------ DATA FOR REVIEW

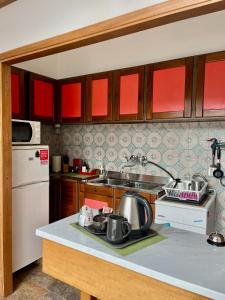 A kitchen or kitchenette at Settesanti Vintage Attic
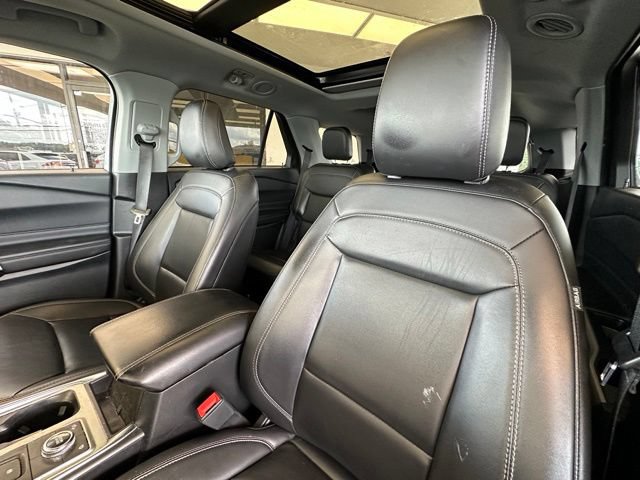Certified 2023 Ford Explorer XLT w/ Equipment Group 202A AWD/4WD image 18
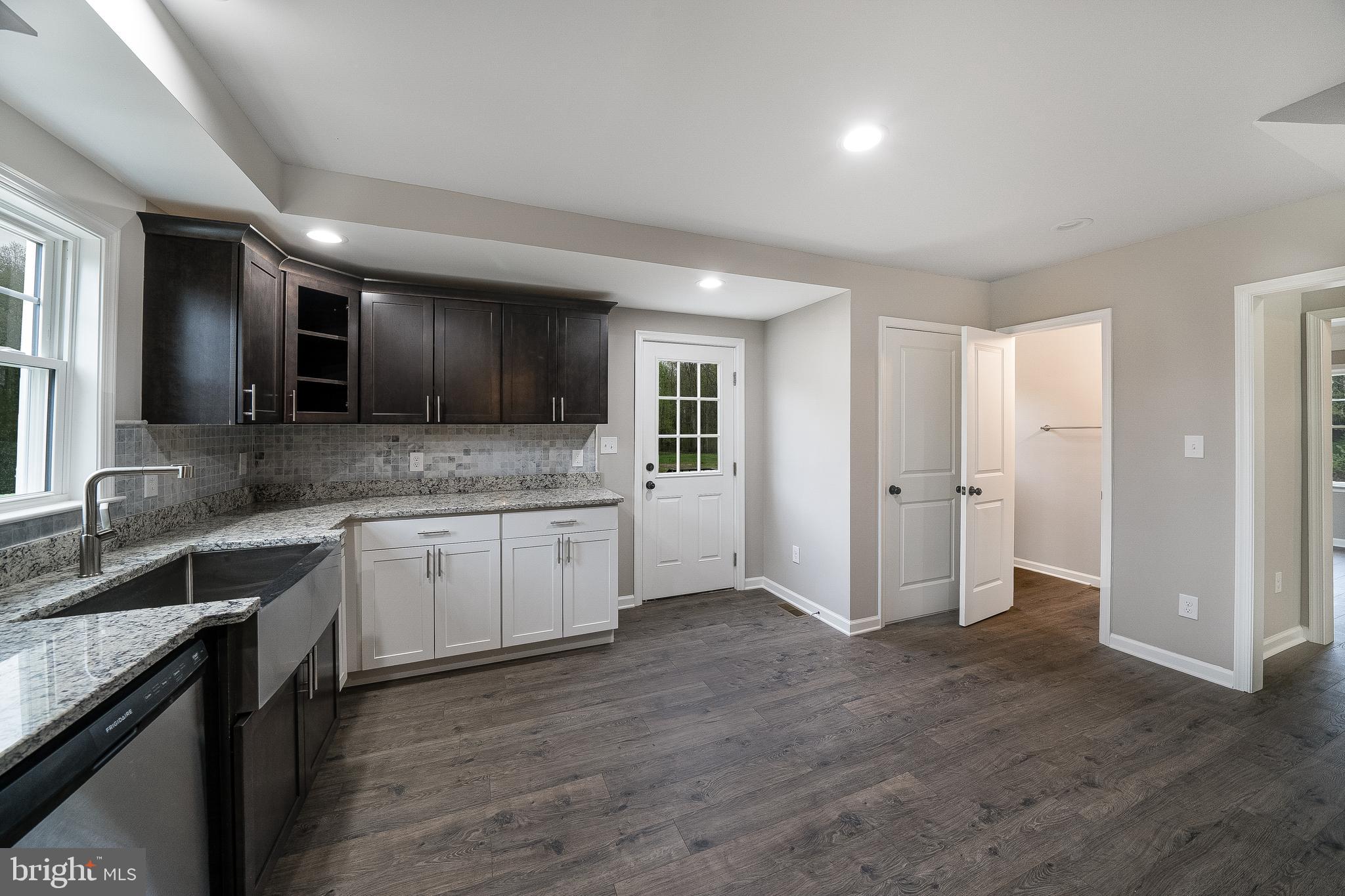 7601 Courthouse Road Spotsylvania, VA 22551 - Photo 12 of 25 Kitchen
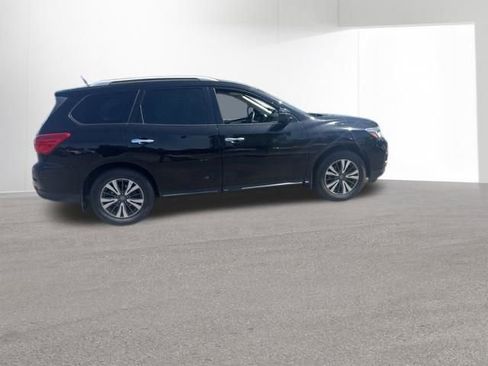 Used 2017 Nissan Pathfinder SL AWD/4WD image 8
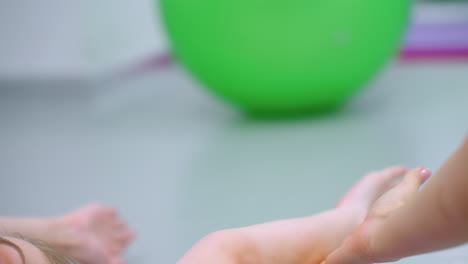 primer plano de una sesión de entrenamiento que muestra a una persona sosteniendo la mano de otra, ayudando durante un ejercicio, haciendo hincapié en el trabajo en equipo y el apoyo en un entorno de fitness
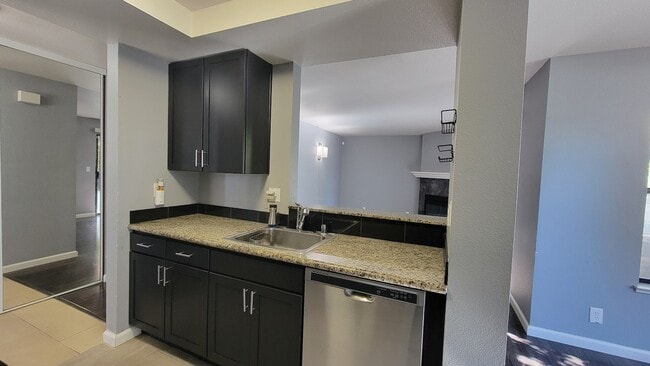 Building Photo - 945 Fletcher Ln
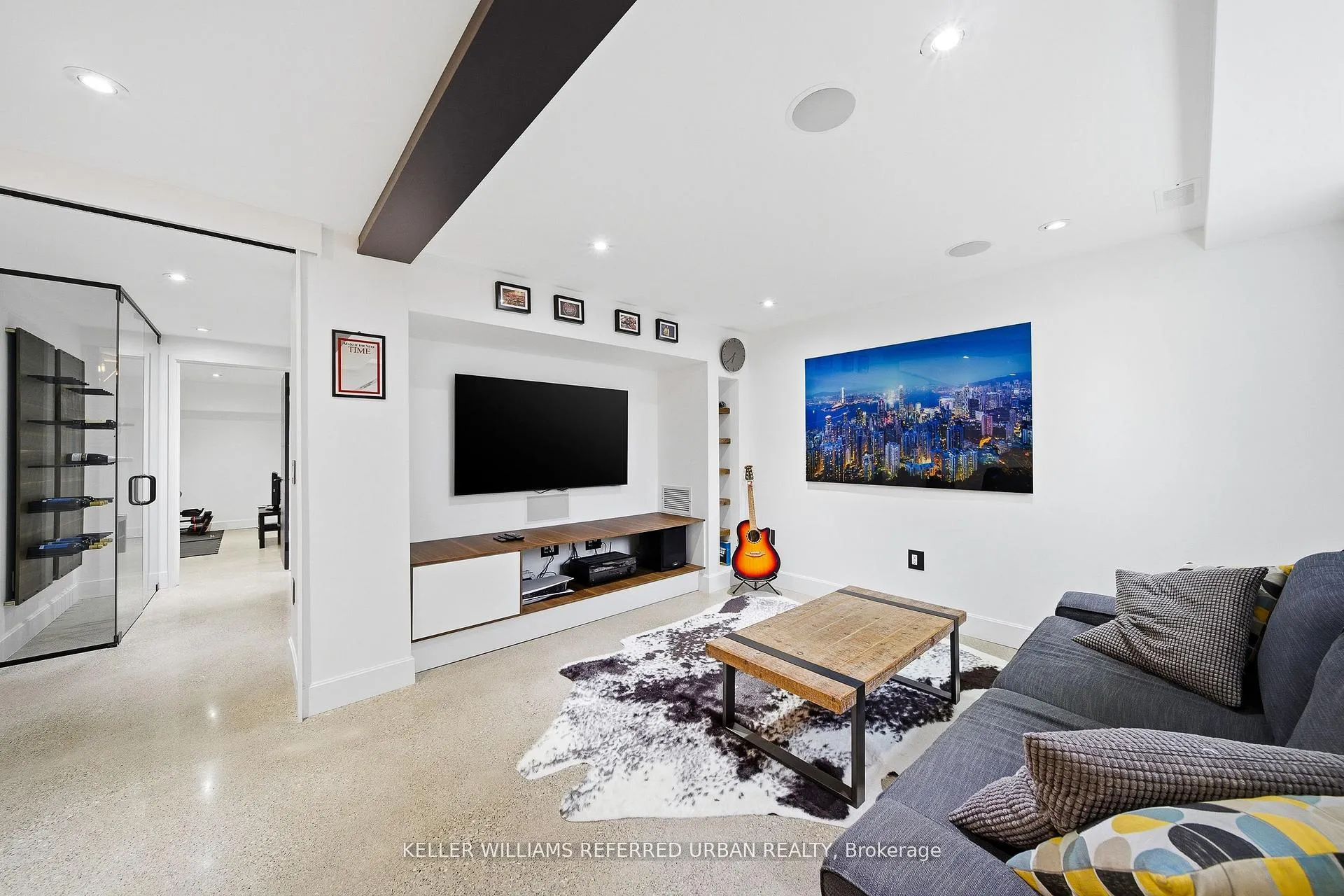 Photo 41 of 22 Daniels Street, Etobicoke, Stonegate-Queensway — HOMEH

------------

Rewrite the text in the material above as a numbered list with no blank lines. Leave the pictures out of your answer.

TASK SOLUTION:
1.  A kitchen or kitchenette at Settesanti Vintage Attic
2. Certified 2023 Ford Explorer XLT w/ Equipment Group 202A AWD/4WD image 18
3.  7601 Courthouse Road Spotsylvania, VA 22551 - Photo 12 of 25 Kitchen
4.  Used 2017 Nissan Pathfinder SL AWD/4WD image 8
5.  primer plano de una sesión de entrenamiento que muestra a una persona sosteniendo la mano de otra, ayudando durante un ejercicio, haciendo hincapié en el trabajo en equipo y el apoyo en un entorno de fitness
6.  Building Photo - 945 Fletcher Ln
7.  Photo 41 of 22 Daniels Street, Etobicoke, Stonegate-Queensway — HOMEH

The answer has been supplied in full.